Sitecore on Solr Cloud: Part 3 – Creating Your Sitecore Collection

This post is part of a series of posts on setting up your Sitecore application to run with Solr Cloud. We’ll be covering the procedure for setting up a Sitecore environment using the Solr search provider, and the creation of a 3-node Solr cloud cluster. This series is broken into four parts.

For the third part of this series, we will create our Sitecore collection, add replicas, and connect Sitecore to the collection. We’ll also go over load balancing the requests to distribute them among the Solr cloud nodes.

If you’ve never set up Sitecore with the Solr search provider before, you’ll need to know how to do that.  Dan Solovay’s post on the topic is an excellent walk-through. We will go through the steps here of connecting Sitecore to a Solr Cloud, which will include many of the steps from Dan’s post. You’ll need to download the Solr support package from SDN. This series used Sitecore 7.2 update 3.
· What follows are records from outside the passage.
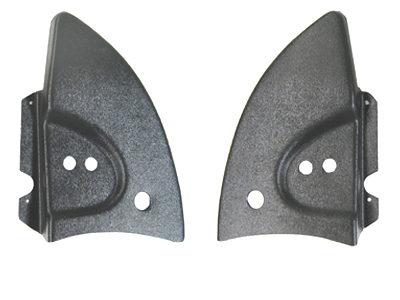 VW Beetle Convertible Hinge Covers, Black Plastic, Pair, Bug/Super 1968-79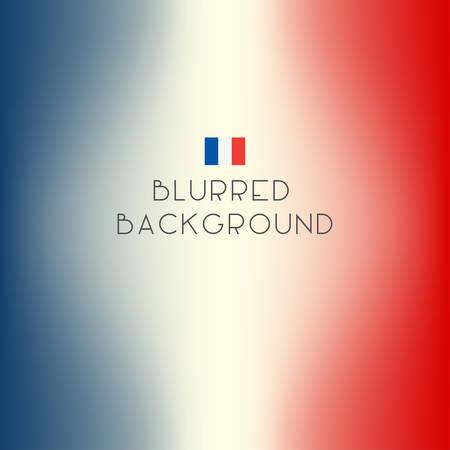 Blurred color France flag background. Vector illustration.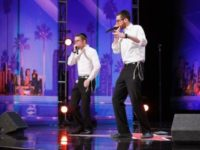 Ilan Swartz-Brownstein (left) and Josh Leviton perform on 'America's Got Talent'. (photo credit:COURTESY NBC)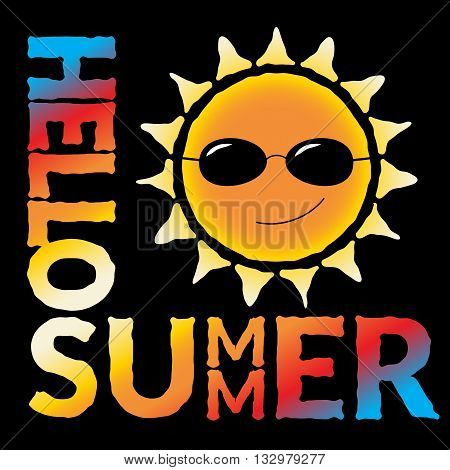 T shirt typography graphic with quote Hello summer and sun. Fashion stylish print for sports wear. Cartoon template t-shirt apparel or card poster play. Symbol travel vacation. Vector illustration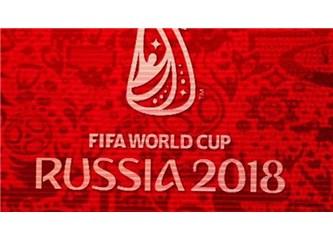 Yeni Köşe Yazıları /  Dünya Kupası Yarılanırken; Futbolun Geleceği: Teknolojik, Eğlenceli Ama..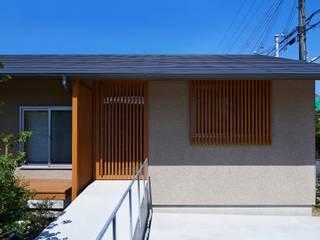 ホソナガハウス 日本家屋・アジアの家 の ムラカミマサヒコ一級建築士事務所 和風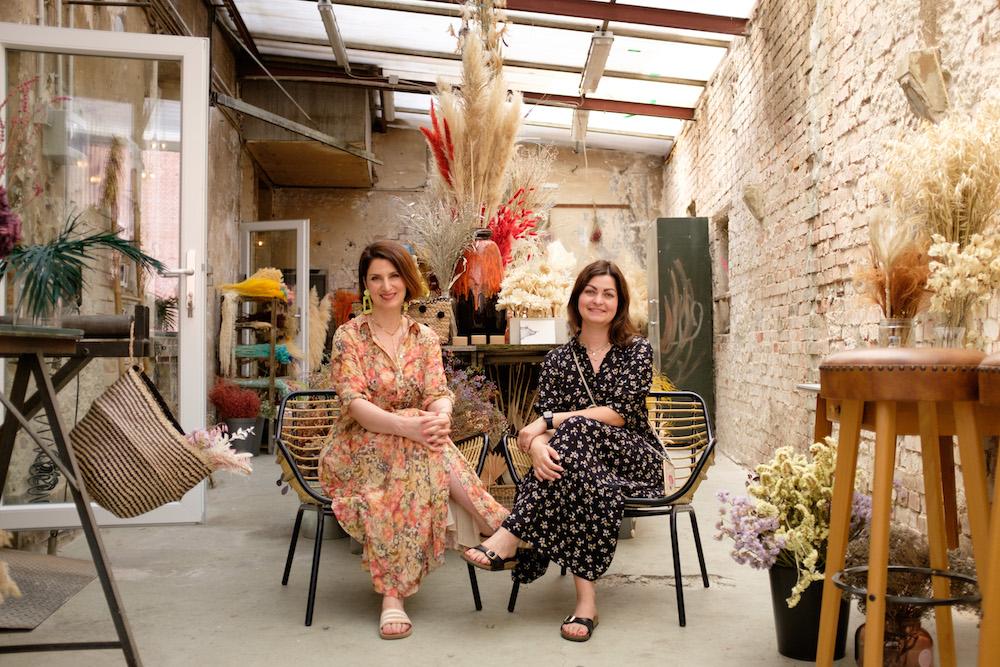 COCORNER SHOP_Von der Dried Flower Bar zum eigenen Online-Shop_Coco_Laika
Creating the Sitecore Collection

Before we do anything with Sitecore, we need to create the the Solr collection that will hold our Sitecore indexes. Solr’s Collections API allows you to create collections, add replicas, split shards, delete collections, and so on. Most operations can be run on Solr via REST API calls from a browser.

Log into one of your Solr servers and open a browser. After verifying that Solr is up and running, run this command in the browser:

http://localhost:8983/solr/admin/collections?action=CREATE&name=itembuckets&numShards=1&replicationFactor=3&createNodeSet=node1.hostname:8983_solr,node2.hostname:8983_solr,node3.hostname:8983_solr&collection.configName=sitecoreconf

Here’s an explanation of the parameters.

name: The name of the collection, in this case “itembuckets” which is the name of the default collection Sitecore uses in the Solr package.
numShards: The number of shards this collection should have. We aren’t sharding, so we’ll use the default of 1. This is a required parameter.
replicationFactor: How many replicas to create. We want 1 replica on each of our 3 nodes, so 3.
createNodeSet: A list of nodes where the collection’s replicas should be created.
collection.configName: The name of the configuration to pull from Zookeeper. Recall that we created this configuration in Part 2.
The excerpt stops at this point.